• Emirates NBD most profitable in the Middle East
• Austrian bank Raiffeisen saw profits surge, largely due to the Russia-Ukraine war
• Bank of China (Hong Kong) excelled in operating profit growth, CIR, and non-interest income
Emirates NBD Bank, Raiffeisen Bank International (RBI), and Al Rajhi Bank stood out as the top three most profitable banks in the world in 2022 amongst those with total assets exceeding $100 billion, according to the TAB Global 1000 World’s Strongest Banks Ranking 2023. Bank profitability is assessed through four key indicators: operating profit growth, return on assets (RoA), cost-to-income ratio (CIR), and non-interest income to total operating income ratio.
Middle East banks showcased robust profitability, contributing four out of the world’s top 10 most profitable banks. Additionally, the top 10 ranking comprised three banks from Asia, two from the Americas, and one from Europe
Emirates NBD most profitable in the Middle East
Emirates NBD Bank, Al Rajhi Bank, Saudi National Bank and Kuwait Finance House stood out as the most profitable banks in the Middle East. Emirates NBD Bank reported 50% year-on-year (YoY) increase in pre-impairment operating profit and 40% YoY rise in net profit in 2022. This was attributed to enhanced net interest margins, a better deposit mix, and robust expansion across all business segments, resulting in a rise in RoA from 1.3% in 2021 to 1.8% in 2022. Notably, the bank reduced its CIR from 34% in 2021 to 28.5% in 2022.
While Al Rajhi saw pre-impairment operating profit growth slow from 34% YoY in 2021 to 12% YoY in 2022, it outperformed Emirates NBD in terms of both RoA (2.4%) and CIR (26%). Saudi National boasted a higher RoA than Emirates NBD, standing at 2%, but its CIR was higher at 30%. Additionally, its non-interest income to total operating income ratio was 20%, lower than Emirates NBD’s 29%. Kuwait Finance House had a relatively higher CIR among the four banks, reaching 33% in 2022.
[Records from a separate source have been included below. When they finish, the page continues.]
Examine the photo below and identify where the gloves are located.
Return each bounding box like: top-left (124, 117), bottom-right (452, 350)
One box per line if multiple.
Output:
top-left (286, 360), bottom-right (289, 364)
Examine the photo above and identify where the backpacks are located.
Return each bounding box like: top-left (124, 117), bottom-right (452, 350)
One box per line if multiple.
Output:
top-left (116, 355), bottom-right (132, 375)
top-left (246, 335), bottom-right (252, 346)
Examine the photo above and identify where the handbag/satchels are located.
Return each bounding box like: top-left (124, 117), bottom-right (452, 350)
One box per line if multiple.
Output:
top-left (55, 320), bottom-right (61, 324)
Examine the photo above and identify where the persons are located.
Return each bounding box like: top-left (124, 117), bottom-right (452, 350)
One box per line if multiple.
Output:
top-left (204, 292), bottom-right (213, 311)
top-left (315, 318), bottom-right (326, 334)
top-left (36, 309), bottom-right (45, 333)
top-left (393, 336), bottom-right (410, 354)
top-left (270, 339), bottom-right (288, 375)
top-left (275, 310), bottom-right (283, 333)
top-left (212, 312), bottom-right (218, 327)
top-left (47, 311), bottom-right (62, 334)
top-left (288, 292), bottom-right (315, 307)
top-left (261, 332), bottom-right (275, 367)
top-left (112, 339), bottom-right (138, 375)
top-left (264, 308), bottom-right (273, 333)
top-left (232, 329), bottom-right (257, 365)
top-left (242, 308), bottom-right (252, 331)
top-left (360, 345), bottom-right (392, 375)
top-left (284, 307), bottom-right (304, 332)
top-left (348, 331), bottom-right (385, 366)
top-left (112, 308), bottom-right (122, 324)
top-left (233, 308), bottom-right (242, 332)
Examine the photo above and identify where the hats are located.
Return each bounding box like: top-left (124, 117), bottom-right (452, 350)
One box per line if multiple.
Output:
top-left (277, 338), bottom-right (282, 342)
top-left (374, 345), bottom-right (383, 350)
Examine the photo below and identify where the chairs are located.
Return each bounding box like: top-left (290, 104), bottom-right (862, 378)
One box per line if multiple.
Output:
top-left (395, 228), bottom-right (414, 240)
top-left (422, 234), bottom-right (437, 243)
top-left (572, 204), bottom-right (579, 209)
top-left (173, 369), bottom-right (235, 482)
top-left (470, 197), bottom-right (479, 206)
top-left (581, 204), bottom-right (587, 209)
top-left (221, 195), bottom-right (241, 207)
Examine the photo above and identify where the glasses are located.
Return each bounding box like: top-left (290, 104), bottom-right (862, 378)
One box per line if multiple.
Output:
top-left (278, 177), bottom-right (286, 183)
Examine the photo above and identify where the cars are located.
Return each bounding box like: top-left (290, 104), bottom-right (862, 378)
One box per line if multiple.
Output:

RBI saw profit surge, largely due to the Russia-Ukraine war
RBI, a major Austrian banking group with operations across Central and Eastern Europe, recorded a surge in profit, largely driven by the Russia-Ukraine war. Its RoA increased from 0.8% in 2021 to 1.8% in 2022, and its CIR improved from 61% in 2021 to 42% in 2022. The profit from Russia quadrupled to EUR 2.1 billion ($3.2 billion) in 2022, constituting 57% of the banking group’s net profit. Additionally, a one-time gain of EUR 453 million ($477 million) from the sale of its Bulgarian subsidiary in July 2022 to Belgian KBC Group contributed to RBI’s performance.
RBI achieved the highest non-interest income to total operating income ratio among these 10 banks, reaching 45% in 2022, up from 36% in the previous year. This increase was mainly fuelled by a strong 95% YoY increase in net fee and commission income, surpassing the 52% YoY growth in net interest income. Net fee and commission income from its foreign exchange business surged by 275% YoY, largely due to the Russian Central Bank’s measures on foreign currency restrictions and mandatory conversion. Additionally, its clearing, settlement, and payment services experienced 57% YoY growth due to increased transactions and higher fees in Russia aimed at reducing foreign currency deposits.
Although RBI generated significant profits from its Russian operation, it faces restrictions on transferring profits out of the country. Under regulatory pressure, RBI has downsized its Russian operations and is considering selling or restructuring the business.
Bank of China excelled in operating profit growth, CIR, and non-interest income
In Asia, Bank of China (Hong Kong), HDFC Bank, and Bank Mandiri ranked as the top three most profitable banks in 2022 among those with total assets exceeding $100 billion. Bank of China (Hong Kong) outperformed HDFC Bank and Bank Mandiri in terms of operating profit growth, CIR, and non-interest income to total operating income ratio. Its cost-to-income ratio improved from 34% in 2021 to 29% in 2022, with operating expenses reduced by 0.5%. Although its non-interest income to total operating income ratio decreased from 40% in 2021 to 37% in 2022, it remained higher than the 27% for HDFC Bank and 24% for Bank Mandiri.
Nevertheless, the RoA for both HDFC Bank and Bank Mandiri were significantly higher than the 0.9% for Bank of China (Hong Kong). HDFC Bank’s RoA remained stable at 2% in the financial year ending March 31, 2023. Bank Mandiri’s RoA increased from 1.3% in 2020 to 1.9% in 2021 and further to 2.5% in 2022, driven by 66% YoY growth in net profit in 2021 and 47% YoY growth in 2022.